Я разглядываю его футболку с логотипом индастриал-рок-группы из Германии, которая нам обоим очень нравится. На рисунке изображена женщина с огромными сиськами, которую душит какое-то рогатое чудовище. Но женщина, конечно же, выглядит так, словно она в экстазе от того, что ее душат. Как обычно.
– Саманта, ты ни о чем не хочешь поговорить?
Да, хочу. Хочу понять, что между нами произошло? Почему мы с тобой больше не разговариваем? Почему ты так холоден со мной? Словно я внезапно стала тебе чужой. Словно тебе неловко, даже стыдно появляться со мной. Неужели все из-за той странной ночи, которой якобы никогда не было?
– Нет.
– Потому что, если ты хочешь о чем-то поговорить, знай, что я рядом и готов тебя выслушать.
Лжец.
– Хорошо. Спасибо.
Он вздыхает.
– Знаешь, Саманта, это ведь я поспособствовал, чтобы тебя приняли. В Уоррен. Потому что мне нравилось то, как ты пишешь. И нравилась ты.
Я отмечаю, что он говорит в прошедшем времени. Киваю.
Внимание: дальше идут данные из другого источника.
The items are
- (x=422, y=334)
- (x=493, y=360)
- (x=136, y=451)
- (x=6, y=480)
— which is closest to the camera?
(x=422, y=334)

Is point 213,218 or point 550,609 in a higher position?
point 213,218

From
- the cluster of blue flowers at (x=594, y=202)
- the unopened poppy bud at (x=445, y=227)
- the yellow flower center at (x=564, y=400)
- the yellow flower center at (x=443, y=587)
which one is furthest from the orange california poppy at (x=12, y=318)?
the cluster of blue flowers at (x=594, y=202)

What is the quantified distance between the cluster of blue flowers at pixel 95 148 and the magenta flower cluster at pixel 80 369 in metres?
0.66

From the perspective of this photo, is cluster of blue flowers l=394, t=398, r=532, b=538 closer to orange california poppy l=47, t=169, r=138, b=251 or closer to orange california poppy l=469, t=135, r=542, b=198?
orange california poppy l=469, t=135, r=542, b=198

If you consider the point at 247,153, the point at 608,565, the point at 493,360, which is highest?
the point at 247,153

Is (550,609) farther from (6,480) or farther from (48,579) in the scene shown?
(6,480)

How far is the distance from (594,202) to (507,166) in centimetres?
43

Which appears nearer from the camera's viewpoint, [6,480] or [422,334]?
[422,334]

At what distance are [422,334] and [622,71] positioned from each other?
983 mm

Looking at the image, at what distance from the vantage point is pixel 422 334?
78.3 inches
– Такое воображение! Такая изобретательность! Такой прекрасный стиль изложения, – он смотрит на пустое место на своем столе, где прежде стояла пластмассовая фигурка росомахи.
Я стащила ее прошлой зимой. Ему это известно. Я сунула ее в карман, когда он ненадолго вышел. Хотела сделать копию формы и отлить себе такую же. Когда я рассказала эту историю Аве, она так меня хвалила и так гордилась мной, что я подарила эту фигурку ей.
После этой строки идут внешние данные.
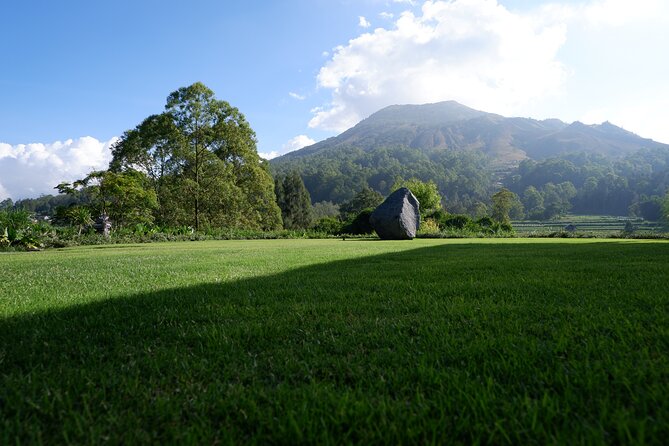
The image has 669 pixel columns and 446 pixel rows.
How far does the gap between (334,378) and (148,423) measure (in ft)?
2.56

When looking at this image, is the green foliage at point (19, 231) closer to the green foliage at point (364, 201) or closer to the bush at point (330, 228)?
the bush at point (330, 228)

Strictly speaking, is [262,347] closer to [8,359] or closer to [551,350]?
[8,359]

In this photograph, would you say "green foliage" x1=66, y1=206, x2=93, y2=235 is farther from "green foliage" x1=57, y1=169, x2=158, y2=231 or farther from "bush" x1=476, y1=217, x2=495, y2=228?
"bush" x1=476, y1=217, x2=495, y2=228

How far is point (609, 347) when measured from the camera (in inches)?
75.0

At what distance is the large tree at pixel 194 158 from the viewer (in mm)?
31453

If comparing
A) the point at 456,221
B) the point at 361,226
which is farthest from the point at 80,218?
the point at 456,221

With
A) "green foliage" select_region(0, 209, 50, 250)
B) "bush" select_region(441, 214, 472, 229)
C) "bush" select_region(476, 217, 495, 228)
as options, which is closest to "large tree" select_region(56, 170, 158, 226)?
"green foliage" select_region(0, 209, 50, 250)

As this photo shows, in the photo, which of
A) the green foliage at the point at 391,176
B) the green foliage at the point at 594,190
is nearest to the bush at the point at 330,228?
the green foliage at the point at 391,176

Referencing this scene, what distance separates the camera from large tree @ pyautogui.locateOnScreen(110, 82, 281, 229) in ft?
103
– Послушай, Саманта, если ты не пришлешь мне хотя бы часть диплома до конца зимних каникул, нам придется серьезно поговорить. Ты понимаешь?
Я жду, когда лед на его лице треснет, голос растает и в нем снова проступят дружелюбные черты человека, которого я знала прошлой осенью, жду, когда он скажет мне что-нибудь теплое и ласковое. Но нет. Он мой куратор и выполняет свою работу. Выясняет, как продвигается моя. Чего еще я могла ожидать?
– Понимаю.
Он удовлетворенно кивает и начинает собирать вещи.
– Итак… Едешь домой на каникулы? – он поднимает на меня выжидательный взгляд.
Ему известно, что мой отец в бегах, а мать мертва. Мы оба знаем, что я никуда не поеду.
– Да. Вообще-то я прямо сейчас должна ехать в аэропорт.
Он слегка улыбается мне на прощание.
– Что ж, счастливого пути.
23
Я возвращаюсь к себе в квартирку и падаю ничком на постель. Я вся горю, меня бьет крупная дрожь. Я надеялась, что по приходу домой увижу под своей дверью Аву. Но в коридоре было пусто, если не считать гигантских тапок-кроксов жирдяя-извращуги в засохших белых пятнах. Его приоткрытую дверь окружает болото из пакетов из «Уолмарта». Желтолицые смайлики угрожающе улыбаются, глядя на меня. Я вспоминаю, как только что проходила мимо заек – они сидели в коридоре, объедались рождественскими печенюшками и захлебывались любовью друг к другу, которая, похоже, лишь укрепилась после моего поражения. Как они лоснились от счастливого осознания того, что им есть куда поехать на каникулы. Интересно, Саманта, а что значит «дом» для тебя?
И вот теперь я лежу, раздавленная неожиданно свалившейся на меня усталостью, и представляю, как они разъезжаются по домам. Разлетаются по разным штатам, из которых прилетели сюда. Закидывают на плечи сумочки из нежнейшей верблюжьей кожи. Катят за собой по снегу маленькие чемоданчики, сжимая их ручки ладошками в пушистых детских варежках. Посылают друг дружке воздушные поцелуйчики, усаживаясь в такси, которые развезут их по аэропортам. Их кашемировые шарфы запутываются, когда они с напускной нежностью обнимаются на прощание. Покасики, Зайка. Пока-пока. Хотя нет, погоди. Зачем пока? Давайте скинемся и вместе поедем на такси до аэропорта! Давайте? Ну, пожалуйста, давайте! Потому что я лично не вынесу и минутки без вас, Зайки! Я пока еще не готова прощаться! Я так буду скучать по вас, так буду скучать! Пишите мне каждый день, ладно? И я тоже буду вам писать.